Data listing:

:::

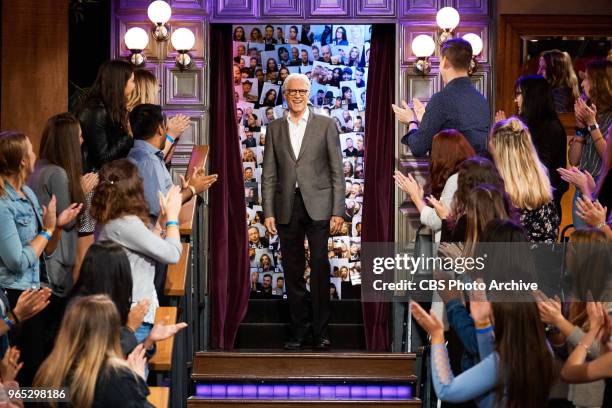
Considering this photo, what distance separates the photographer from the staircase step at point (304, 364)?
6605 mm

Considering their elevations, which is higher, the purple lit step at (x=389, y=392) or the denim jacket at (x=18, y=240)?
the denim jacket at (x=18, y=240)

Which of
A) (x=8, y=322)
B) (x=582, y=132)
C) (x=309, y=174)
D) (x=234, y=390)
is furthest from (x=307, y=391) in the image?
(x=8, y=322)

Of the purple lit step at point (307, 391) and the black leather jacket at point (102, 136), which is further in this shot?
the purple lit step at point (307, 391)

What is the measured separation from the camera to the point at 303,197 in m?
7.16

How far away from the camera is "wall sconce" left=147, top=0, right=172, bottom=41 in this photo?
816 cm

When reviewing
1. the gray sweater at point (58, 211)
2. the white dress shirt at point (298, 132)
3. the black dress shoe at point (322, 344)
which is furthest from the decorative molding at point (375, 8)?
the gray sweater at point (58, 211)


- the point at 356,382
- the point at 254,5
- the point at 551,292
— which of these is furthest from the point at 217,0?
the point at 551,292

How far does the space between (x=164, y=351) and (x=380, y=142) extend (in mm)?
3653

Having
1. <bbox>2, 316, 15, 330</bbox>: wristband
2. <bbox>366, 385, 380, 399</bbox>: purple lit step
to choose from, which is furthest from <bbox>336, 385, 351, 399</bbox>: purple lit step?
<bbox>2, 316, 15, 330</bbox>: wristband

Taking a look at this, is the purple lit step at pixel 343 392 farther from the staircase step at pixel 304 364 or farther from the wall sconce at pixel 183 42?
the wall sconce at pixel 183 42

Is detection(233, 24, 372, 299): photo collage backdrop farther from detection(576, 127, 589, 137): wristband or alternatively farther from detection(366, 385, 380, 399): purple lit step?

:::

> Set exercise
Reproduce every row above word for word, omitting the pictures.

> Result of the task
Considering this photo, what distance separates the photographer from the staircase step at point (304, 364)?
6605 mm

Considering their elevations, which is higher, the purple lit step at (x=389, y=392) or the denim jacket at (x=18, y=240)?
the denim jacket at (x=18, y=240)

Which of
A) (x=8, y=322)
B) (x=582, y=132)
C) (x=309, y=174)
D) (x=234, y=390)
is furthest from (x=307, y=391) in the image?
(x=8, y=322)

Of the purple lit step at point (307, 391) and the black leather jacket at point (102, 136), which is further in this shot?
the purple lit step at point (307, 391)

What is the measured separation from the camera to the point at 303,197 in m?
7.16

How far away from the camera is "wall sconce" left=147, top=0, right=172, bottom=41 in this photo?
816 cm

When reviewing
1. the gray sweater at point (58, 211)
2. the white dress shirt at point (298, 132)
3. the black dress shoe at point (322, 344)
which is furthest from the decorative molding at point (375, 8)?
the gray sweater at point (58, 211)


- the point at 356,382
- the point at 254,5
- the point at 551,292
— which of these is furthest from the point at 217,0?
the point at 551,292

How far does the space between (x=164, y=351) and (x=380, y=142) extend (in mm)?
3653

Having
1. <bbox>2, 316, 15, 330</bbox>: wristband
2. <bbox>366, 385, 380, 399</bbox>: purple lit step
to choose from, which is furthest from <bbox>336, 385, 351, 399</bbox>: purple lit step?
<bbox>2, 316, 15, 330</bbox>: wristband

Taking a look at this, is the purple lit step at pixel 343 392 farther from the staircase step at pixel 304 364 or farther from the wall sconce at pixel 183 42?
the wall sconce at pixel 183 42

Is detection(233, 24, 372, 299): photo collage backdrop farther from detection(576, 127, 589, 137): wristband or alternatively farther from detection(366, 385, 380, 399): purple lit step?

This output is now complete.